Security tool to detect dns poisoning attacks
- Watches over the transfer of all DNS packets
- Matches every request with it's response
- Notifies in case both their
questionheader do not match - Notifies if any stray packet arrives without a request
- Gets the IP list for domains requested through an external service
- Notifies if they don't match the ones in response packets
- In built cache for speed improvements
- Runs as daemon process without interfering with normal traffic
- Log's to any external file
- Mac OS X: >= 10.8 or Growl if earlier.
- Linux: notify-osd installed (Ubuntu should have this by default)
- Windows: >= 8, task bar balloon if earlier or Growl if that is installed.
- General Fallback: Growl
[sudo] npm install dns-validator -g
To run dns-validator simply
[sudo] dns-validator start
Complete usage:
[sudo] dns-validator [action] [options]
actions:
start start dns-validator as a daemon process
options:
--log, -l
generate logs in external file (absolute path)

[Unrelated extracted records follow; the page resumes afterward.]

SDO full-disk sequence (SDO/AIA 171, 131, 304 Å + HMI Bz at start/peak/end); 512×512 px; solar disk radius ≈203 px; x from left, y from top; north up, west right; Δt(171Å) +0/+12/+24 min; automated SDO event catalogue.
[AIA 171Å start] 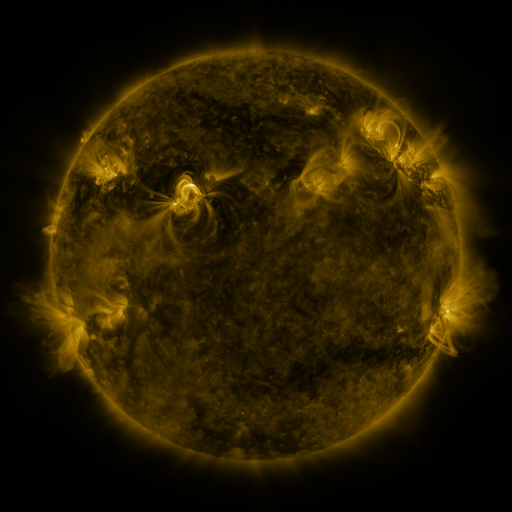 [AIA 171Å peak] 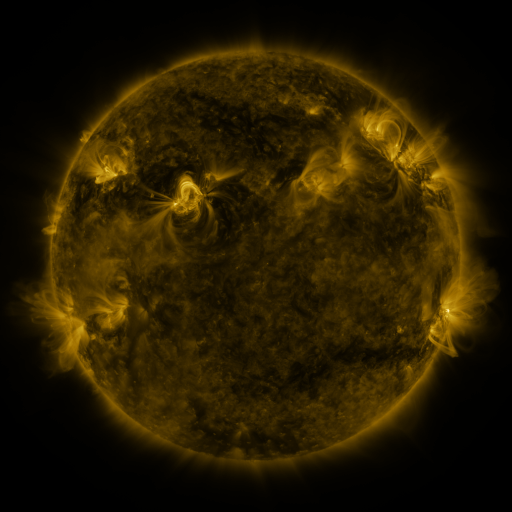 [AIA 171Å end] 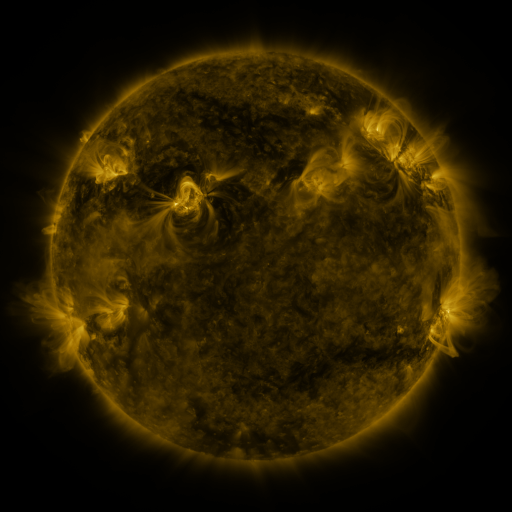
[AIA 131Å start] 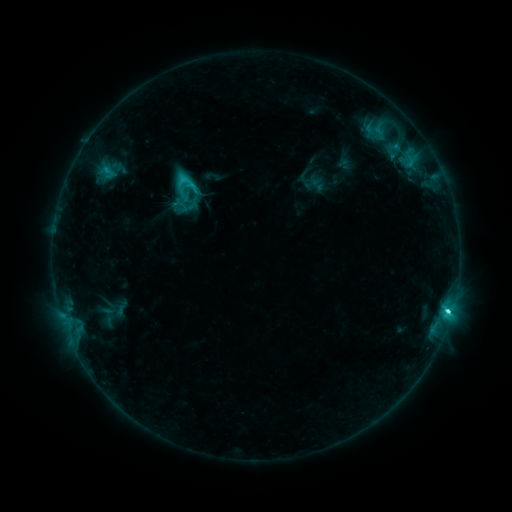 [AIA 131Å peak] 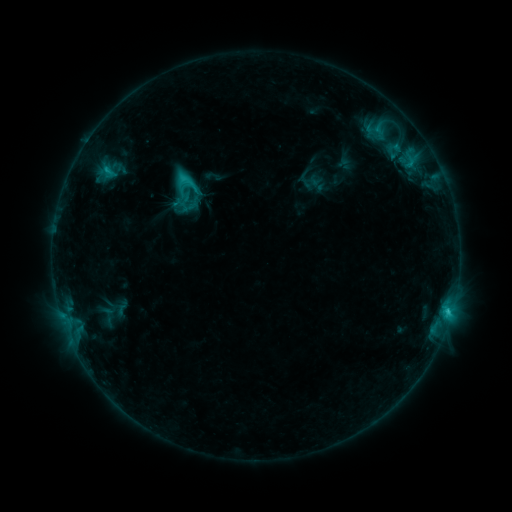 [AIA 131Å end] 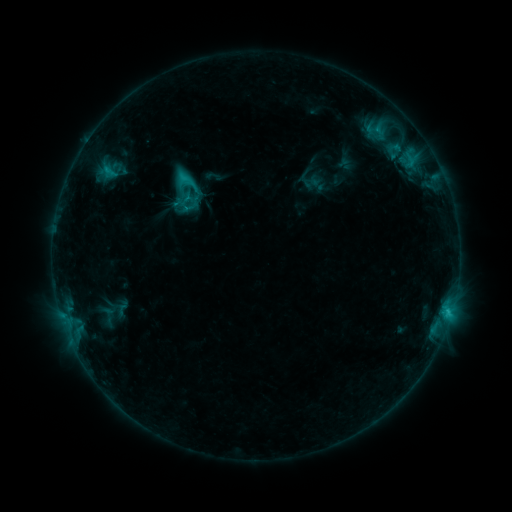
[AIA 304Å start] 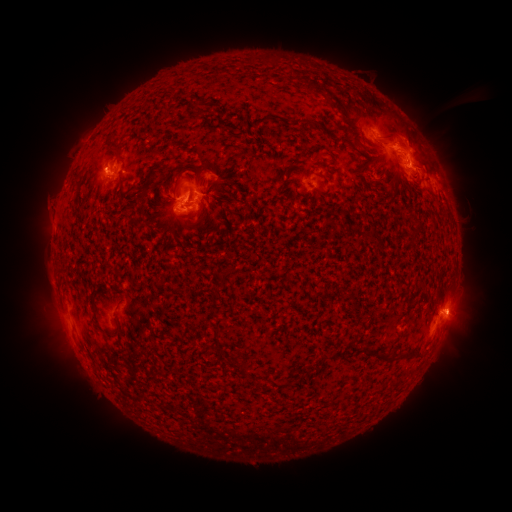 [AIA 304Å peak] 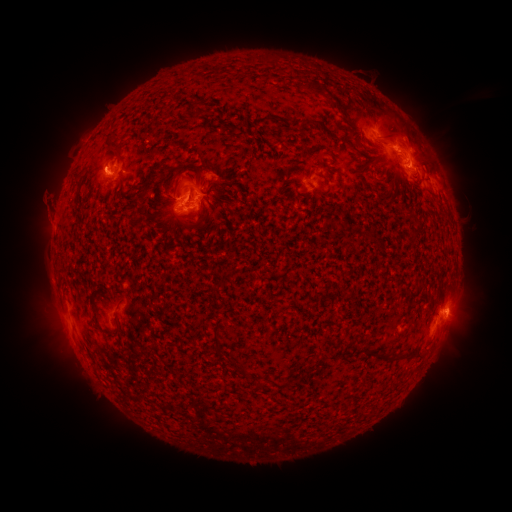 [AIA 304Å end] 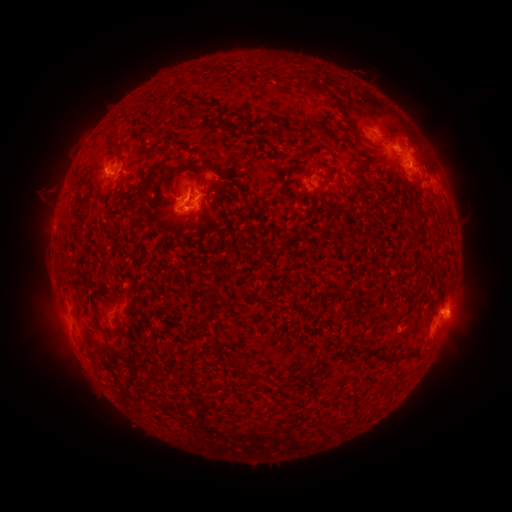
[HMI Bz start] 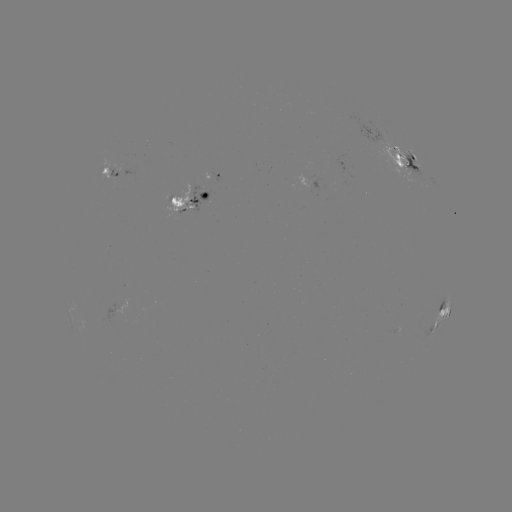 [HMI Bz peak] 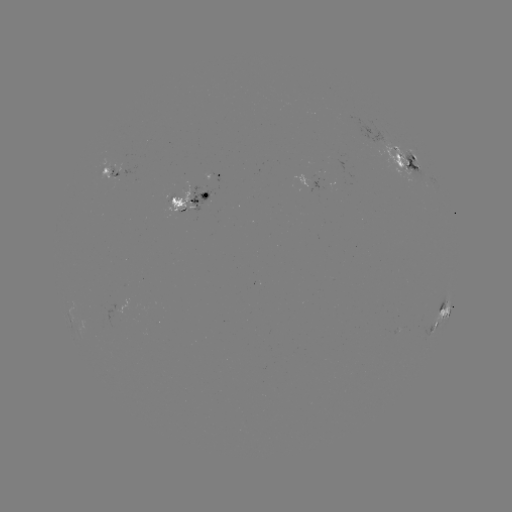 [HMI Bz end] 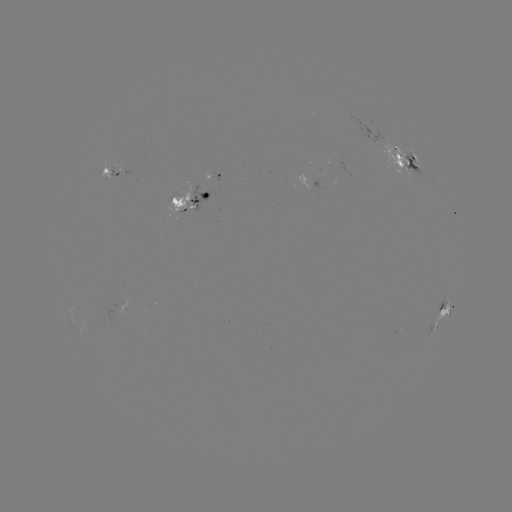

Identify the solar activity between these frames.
eruption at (42, 195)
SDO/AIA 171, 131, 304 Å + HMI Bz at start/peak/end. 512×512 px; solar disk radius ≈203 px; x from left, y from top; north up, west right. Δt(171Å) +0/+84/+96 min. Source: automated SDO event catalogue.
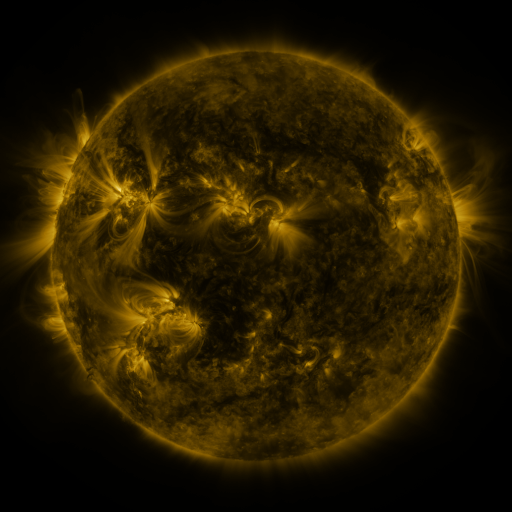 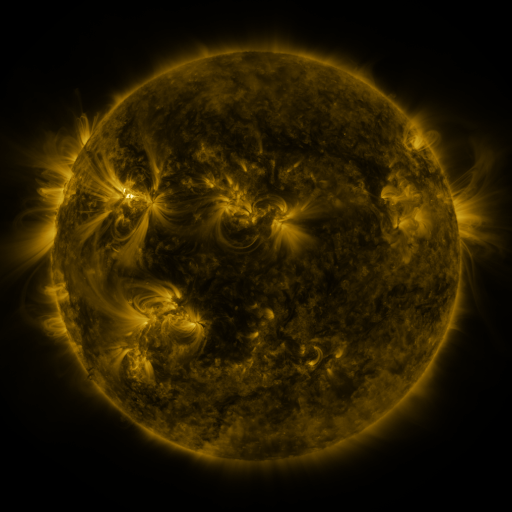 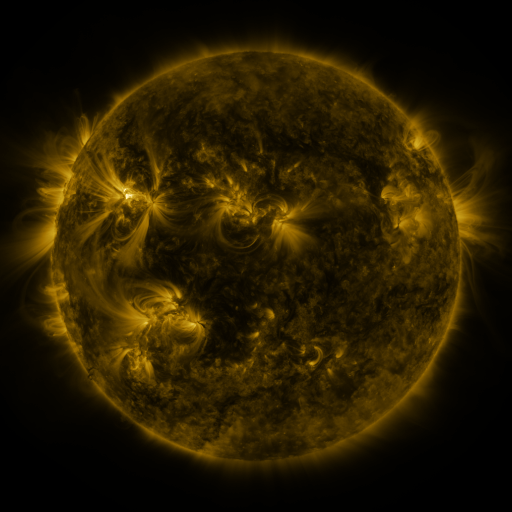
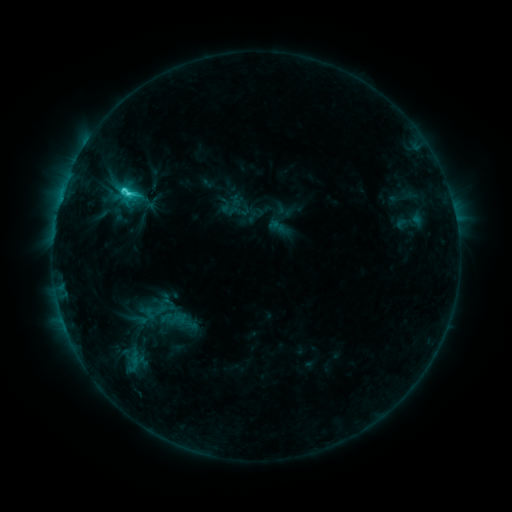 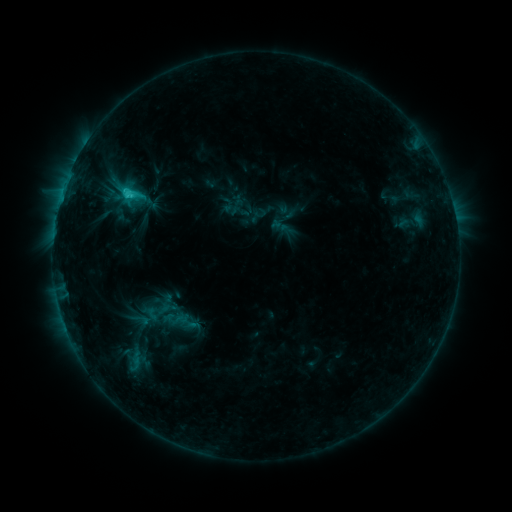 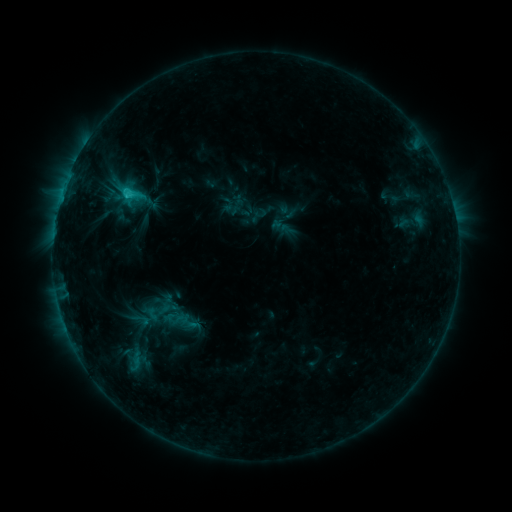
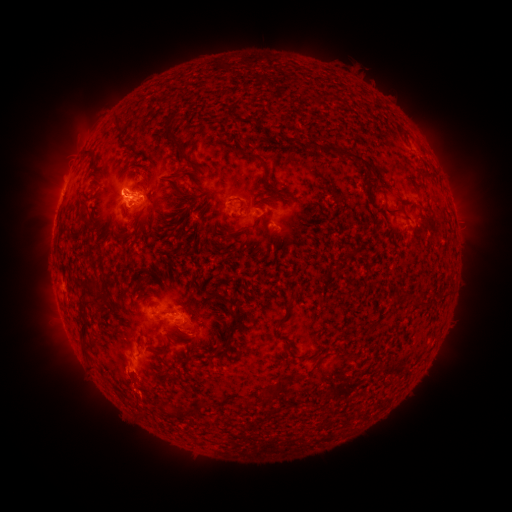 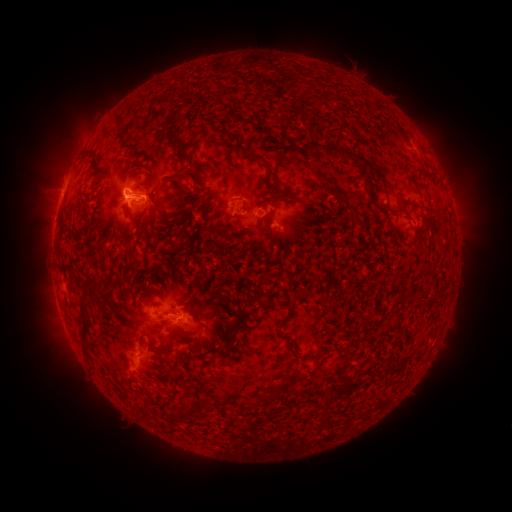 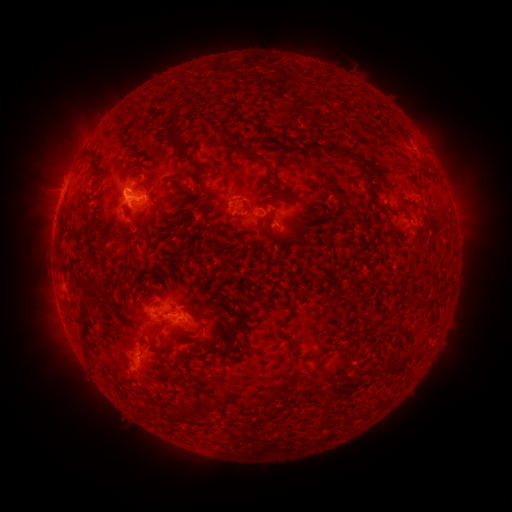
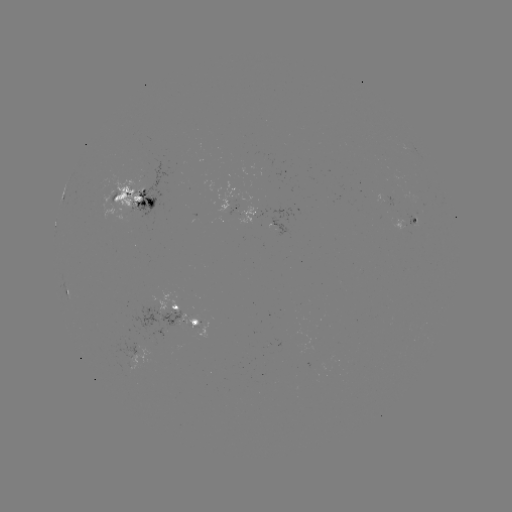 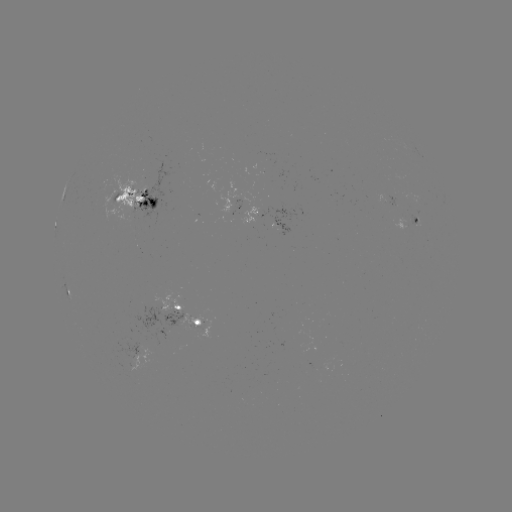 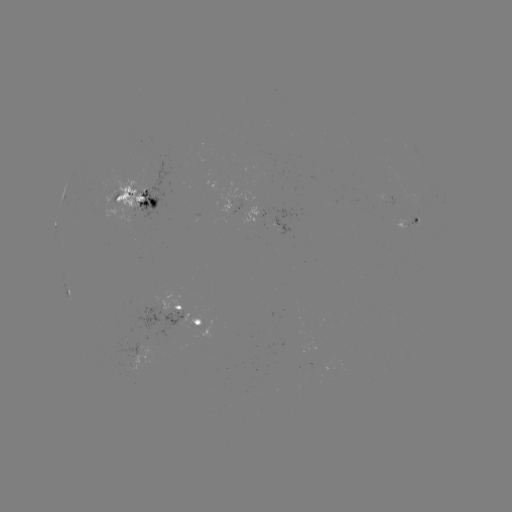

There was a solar emerging-flux region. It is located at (113, 201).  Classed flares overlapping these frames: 1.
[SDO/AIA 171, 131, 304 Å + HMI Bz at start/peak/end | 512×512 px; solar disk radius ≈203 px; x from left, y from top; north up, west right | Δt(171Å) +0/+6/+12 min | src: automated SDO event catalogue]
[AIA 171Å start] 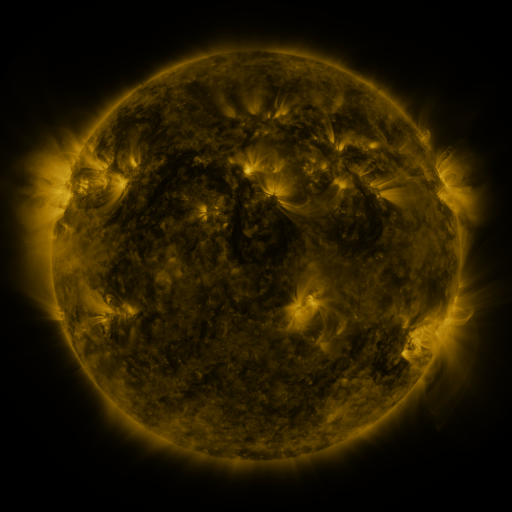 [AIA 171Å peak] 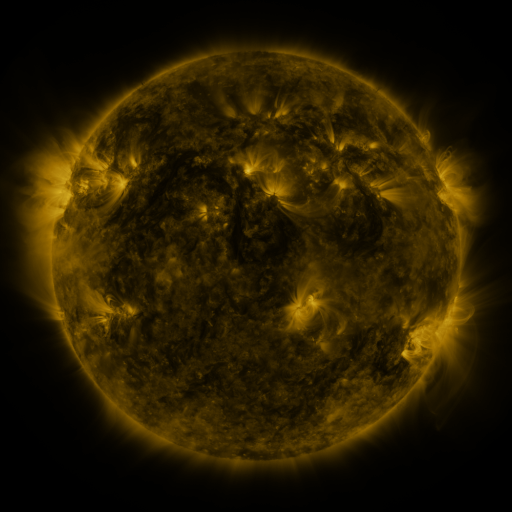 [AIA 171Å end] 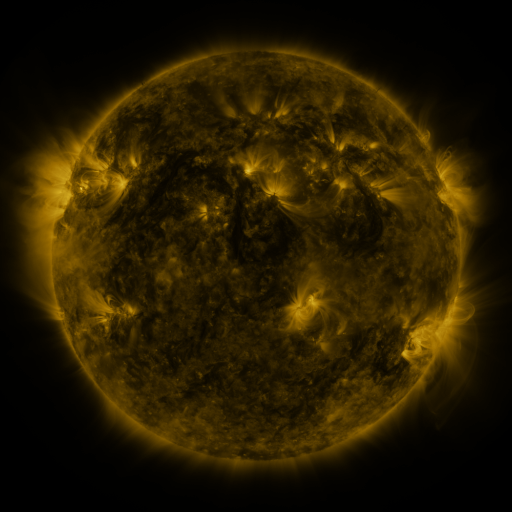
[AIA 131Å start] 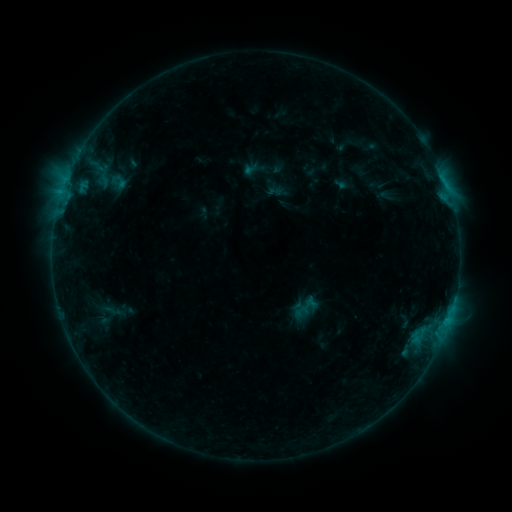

dns-validator start -l log_file or --log=log_file
--verbose, -v
verbose detailed steps in log file
dns-validator start -l log_file --verbose|-v
stop stop dns-validator
restart restart dns-validator
status Get the status of dns-validator
global options:
--help, -h
Displays help information about this script
'dns-validator -h' or 'dns-validator --help'
--version
Displays version info
dns-validator --version
- libpcap-dev: library for network traffic capture
- mranney/node_pcap
- codenothing/argv
- request/request
- jashkenas/underscore
- cheeriojs/cheerio
- niegowski/node-daemonize2
- mikaelbr/node-notifier
Major websites use a Content Delivery Network (CDN) to host all their static resources. So the IP's that are retreived through some external source may not match the IP's meant for the region dns-validator is being used. Hence these will be notified to the user even if the dns is not really poisoned. Currently I am having a list of cdn websites in cdn.js and not matching their IP's. The list is incomplete for now. If you find any solution to this issue feel free to send a pull request!